My Dinner with Jose
The OCC and associates deployed to the small desert hamlet of Las Vegas this past weekend in the hopes of observing the March Madness phenomenon in full tilt, with the secondary goals of dropping hand grenades on our livers, bank accounts and sleep cycles.
And by all accounts, the voyage was a resounding success.
But we're not going to sit here and regale you all with tales of blackjack and sports betting conquests and failures, because while there were plenty of each and there are some reasonably entertaining anecdotes, there's nothing you've never heard before/that won't make it seem like we're trying to imitate Bill Simmons – which is quite possibly the last thing on the planet we as a blog would like to do.
Instead, we'll focus on the most unique sports-related event of the weekend, which occurred when we made a pilgrimage to the Mecca of all-you-can-eat American dining, The Buffet at the Bellagio.

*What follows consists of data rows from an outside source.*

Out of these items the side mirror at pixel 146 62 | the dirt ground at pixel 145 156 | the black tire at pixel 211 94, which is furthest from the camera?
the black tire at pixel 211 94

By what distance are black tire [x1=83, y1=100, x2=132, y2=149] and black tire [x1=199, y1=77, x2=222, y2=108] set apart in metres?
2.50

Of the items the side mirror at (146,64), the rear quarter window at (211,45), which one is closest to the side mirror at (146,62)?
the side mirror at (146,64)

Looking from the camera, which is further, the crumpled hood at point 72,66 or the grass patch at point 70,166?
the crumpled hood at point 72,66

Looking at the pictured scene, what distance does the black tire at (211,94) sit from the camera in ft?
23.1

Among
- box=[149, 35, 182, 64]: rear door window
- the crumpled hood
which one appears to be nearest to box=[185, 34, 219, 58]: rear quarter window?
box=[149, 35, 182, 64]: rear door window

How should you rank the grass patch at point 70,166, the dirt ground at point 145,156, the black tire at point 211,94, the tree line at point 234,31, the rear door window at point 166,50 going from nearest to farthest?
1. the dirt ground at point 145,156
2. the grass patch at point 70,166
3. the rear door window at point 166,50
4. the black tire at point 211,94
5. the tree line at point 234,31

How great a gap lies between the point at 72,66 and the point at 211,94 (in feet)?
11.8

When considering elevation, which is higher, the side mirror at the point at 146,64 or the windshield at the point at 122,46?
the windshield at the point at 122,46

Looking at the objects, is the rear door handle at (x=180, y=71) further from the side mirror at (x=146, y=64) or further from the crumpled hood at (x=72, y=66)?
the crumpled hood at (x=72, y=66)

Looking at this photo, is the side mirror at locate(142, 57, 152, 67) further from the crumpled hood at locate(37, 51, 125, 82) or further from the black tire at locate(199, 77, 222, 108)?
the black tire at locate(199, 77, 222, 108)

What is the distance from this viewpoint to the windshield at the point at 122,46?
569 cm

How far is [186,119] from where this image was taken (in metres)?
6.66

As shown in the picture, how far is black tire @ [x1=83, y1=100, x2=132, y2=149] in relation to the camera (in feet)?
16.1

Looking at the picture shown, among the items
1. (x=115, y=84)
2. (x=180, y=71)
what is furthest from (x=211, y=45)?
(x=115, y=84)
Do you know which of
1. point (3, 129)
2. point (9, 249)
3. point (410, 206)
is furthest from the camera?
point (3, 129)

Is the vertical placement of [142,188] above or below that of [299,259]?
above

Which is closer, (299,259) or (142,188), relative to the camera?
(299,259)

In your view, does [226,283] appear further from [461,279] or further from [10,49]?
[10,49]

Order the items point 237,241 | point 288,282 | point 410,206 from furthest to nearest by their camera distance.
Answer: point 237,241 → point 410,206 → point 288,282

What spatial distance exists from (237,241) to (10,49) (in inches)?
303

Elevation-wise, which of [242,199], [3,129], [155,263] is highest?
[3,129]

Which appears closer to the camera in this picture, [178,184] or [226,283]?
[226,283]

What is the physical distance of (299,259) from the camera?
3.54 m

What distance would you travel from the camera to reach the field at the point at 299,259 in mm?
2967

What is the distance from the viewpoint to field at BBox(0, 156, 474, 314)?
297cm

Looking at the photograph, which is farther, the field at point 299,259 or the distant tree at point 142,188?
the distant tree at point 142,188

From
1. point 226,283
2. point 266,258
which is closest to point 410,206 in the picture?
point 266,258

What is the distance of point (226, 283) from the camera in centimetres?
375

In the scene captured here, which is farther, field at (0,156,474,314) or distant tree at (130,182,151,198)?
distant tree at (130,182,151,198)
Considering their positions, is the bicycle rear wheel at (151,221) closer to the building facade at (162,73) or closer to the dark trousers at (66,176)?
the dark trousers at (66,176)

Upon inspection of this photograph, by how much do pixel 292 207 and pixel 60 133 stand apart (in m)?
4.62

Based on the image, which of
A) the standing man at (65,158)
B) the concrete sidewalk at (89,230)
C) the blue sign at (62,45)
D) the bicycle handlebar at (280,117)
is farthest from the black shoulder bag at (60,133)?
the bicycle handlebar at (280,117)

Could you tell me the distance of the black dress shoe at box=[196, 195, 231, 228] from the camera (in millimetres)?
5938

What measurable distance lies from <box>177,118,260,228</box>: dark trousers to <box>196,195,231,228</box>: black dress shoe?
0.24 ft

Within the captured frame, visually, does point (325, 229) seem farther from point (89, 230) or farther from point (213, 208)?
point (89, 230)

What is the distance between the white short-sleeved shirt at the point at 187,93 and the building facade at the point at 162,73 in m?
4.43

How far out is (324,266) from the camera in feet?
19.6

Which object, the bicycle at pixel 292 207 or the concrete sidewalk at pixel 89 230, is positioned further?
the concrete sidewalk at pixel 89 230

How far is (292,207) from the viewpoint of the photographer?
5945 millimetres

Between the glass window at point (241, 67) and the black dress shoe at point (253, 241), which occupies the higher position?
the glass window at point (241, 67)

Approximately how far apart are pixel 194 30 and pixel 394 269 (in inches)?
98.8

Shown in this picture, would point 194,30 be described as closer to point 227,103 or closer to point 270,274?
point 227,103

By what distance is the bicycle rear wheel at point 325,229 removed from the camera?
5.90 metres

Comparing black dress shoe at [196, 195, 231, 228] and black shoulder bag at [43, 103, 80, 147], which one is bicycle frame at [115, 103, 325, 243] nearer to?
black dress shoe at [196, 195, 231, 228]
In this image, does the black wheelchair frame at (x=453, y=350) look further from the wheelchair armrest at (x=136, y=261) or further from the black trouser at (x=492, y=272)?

This place is so outstanding it makes the spread at the Ponderosa look like your young nephew's dookie-filled diaper. (Though, come to think of it, that's how some people might describe the Ponderosa anyways.)
In any case, we embarked on a haj to this sacred dining land in search of such delicacies as Kobe beef.
And much to our surprise, we happened across a very over-sized portion of Jose.
Jose Canseco, that is.
Indeed, when we were escorted to our table – which was nowhere close to the best table in the joint – we realized that we had been placed directly adjacent to a ginormous man who was unmistakably that most famous of confessed juicers, sporting a white jersey with the number 33 on the back, a black cap that looked like a cross between a baseball hat and a railroad conductor's lid and, of course, shades.
To Jose's left was a slightly less gigantic/more svelte/generally more healthy-looking imprint of himself, which, not surprisingly, was the one and only Ozzie Canseco. Joining them at the table were three blonde women of varying degrees of good looks, a few children, and a couple other baseball players, one of whom looked suspiciously like Carney Lansford, though possibly too young to actually be him despite being almost identically mustachioed.
Apparently the five players had just taken part in a baseball match of some kind, because they were all sporting white pants and blue jerseys. (Except for Jose, who oddly was wearing a white jersey for some reason.)
Collectively, those in our group of bystanders did an excellent job of embracing the "act like you've been there before" philosophy, which, in retrospect, is mildly disappointing. The closest we came to being obnoxious was when one among us announced his interest in approaching the two brothers and then turning away from Jose to say, "Ozzie Canseco!!! Can I have your autograph?"
With visions of that particular friend being bludgeoned senseless by four oxen men in the midst of the Bellagio buffet, we managed to talk him out of it.
For the record, don't think for a second that a joke wasn't made about Jose and Co. "juicing" when we saw a large glass of orange juice sitting on the table.
Without a doubt, the strangest part of the whole encounter was when a fan finally approached the Canseco table at the end of their meal, after they had by and large been left alone by everyone in the establishment. Said individual approached Jose and asked him to get in a picture, which he agreed to do.
It was when he stood up to get in the picture that we noticed two things: Firstly, instead of baseball pants (which all of his associates were wearing), Jose was rocking some very tight black spandex compression shorts that were… shall we say… kind of short – about half to two-thirds of the way down the thigh. (Umm... not that we were looking at Jose Canseco's thighs...)
If this wasn't enough, we also happened to notice something odd about his jersey, which was almost entirely unbuttoned all the way to the bottom, made even more bizarre by the fact that he wasn't wearing a shirt underneath. (Umm... not that we were looking at his navel or anything...)
Soon afterwards, the Canseco clan left, and we almost immediately regretted not asking Jose to pose with us for a photo in the classic Bash Brothers pose, a picture we would have had enlarged and framed on our wall for all eternity but will now only have to exist in our imagination. (Note to self: Next time, approach celebrity/former star athlete and be more obnoxious, even if said individual is wearing tight spandex shorts and unbuttoned shirt.)
The following evening – tired, beaten down and essentially ready to implode – we were wandering around Terminal D at McCarran Airport trying to kill one of the six hours we elected to wait for our flight as a means of getting away from the blackjack tables sooner rather than later when a man sitting down in the food court happened to draw our attention.
He was a tall individual wearing jeans and a short-sleeved button down shirt, and we weren't exactly sure why he drew our attention, until a minute later when we realized that he was none other than Jason Richardson of the Golden State Warriors.For the record, we did not ask him for his autograph or for a picture, because frankly, we were way too exhausted to do so.
Besides, at that point, we were mainly just relieved that his shirt was buttoned all the way up.